===== Text excerpt

Then, in 1999, NATO countries bombed Serbia for 78 days to stop the regime's escalation of the Kosovo war. Like many, I hid in a basement, scared and confused. How could I reconcile being bombed by the very societies I admired? The bombs were officially targeting the regime I also fought against, but they threatened my life, my family's life, and worsened the lives of countless ordinary people.

That experience forced me to hold two opposing truths at once: I could admire these societies for their democratic values and feel betrayed and threatened by their military actions. I learned to see both their admirable qualities and their imperfections, and to offer criticism even where I felt alignment. I learned to live in the "both/and."

We continue this month's theme of exploring Systems Thinking. Today, we focus on embracing paradox to escape polarization & become a wiser, more effective leader who can solve complex problems 👇

⚖️ The False Choice

Pick a side—now.

Speed or quality? Candor or harmony? Discipline or creativity?

If your gut just leaped to one, you've felt the pull of the binary. We are conditioned to see these as a tug-of-war, where one side must win and the other must lose.

But in life, in complex systems, opposite truths are often simultaneously valid. True leadership isn't about picking the 'right' side of a false choice. It's the art of refusing the false choice. Leaders who thrive in complexity use the tension between these poles as fuel for better design. They see a tightrope walker, not a tug-of-war—someone who uses tension from both sides to stay balanced and move forward.

==========
===== Dataset section

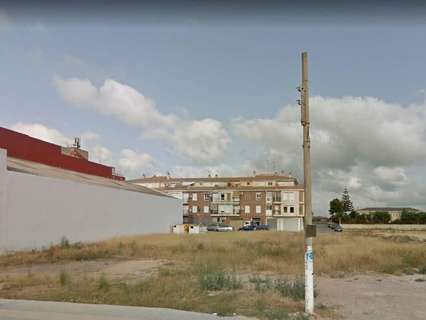 Parcela urbana en venta en Beniparrell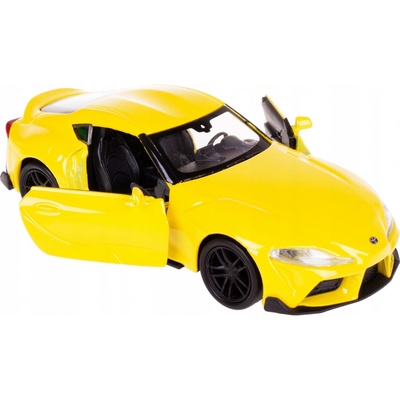 WELLY TOYOTA SUPRA MODEL MODEL 1:34/39 ŽLUTÝ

==========

__Tasks for this exercise__
1. From the leadership essay, output the passage starting with "We continue this" and going on through "Pick a side—now.", word for word.
2. Pick up the essay on embracing paradox in leadership right after its final sentence and write the next part.
The data that comes after the leadership essay has no connection to it.

__Answers to this exercise__
1.
We continue this month's theme of exploring Systems Thinking. Today, we focus on embracing paradox to escape polarization & become a wiser, more effective leader who can solve complex problems 👇

⚖️ The False Choice

Pick a side—now.

2.
🧠 Why We Crave The Binary Trap?

Under stress, our brains crave certainty. Ambiguity feels dangerous, so we default to simple, fast labels: good/bad, right/wrong, with us/against us.

This reflex is a gift to authoritarians and polarizers. They thrive on "black and white" thinking. They offer simple narratives with clear villains and heroes because it's an easy way to consolidate power. Algorithms then amplify this "clarity theater," rewarding outrage and pushing extreme takes that confirm our tribe and drown out nuance.

This binary habit fuels polarization. We stop seeing opponents as complex humans and start seeing them as categories, which makes escalation feel logical. It also turns us into easy targets for misinformation. Simplistic narratives travel faster, and bad actors exploit our need for certainty by offering confident-sounding, simplistic answers.

The antidote is developing our both/and muscle: the capacity to tolerate ambiguity, seek disconfirming evidence, and always ask, "What's the truth in the other pole?"

👥 It’s Both Emotional & Cognitive Work

If you want to achieve great things, solve big problems, and reach your full potential, you'll have to work on adaptive and systemic challenges—the kind defined by ambiguity, paradox, and competing goals & values—meaning you'll have to lead change; and remember, people aren't afraid of change, they're afraid of the losses change might bring to them. Paradoxes don't just strain processes—they spike anxiety, identity, and status. If you ignore that, people entrench; if you name it, options open. Make the emotional map explicit ("What do we fear losing if we choose X? What do we gain with Y?"), surface hidden norms ("we don't share bad news in meetings"), and hidden incentives (promotions tied to speed, not safety).

Our minds prefer cognitive ease, situations where things feel familiar and comfortable. Paradoxes challenge this ease and require cognitive strain – deliberate thinking that can feel uncomfortable but is necessary for complex understanding.

🤝 Embrace The Paradox!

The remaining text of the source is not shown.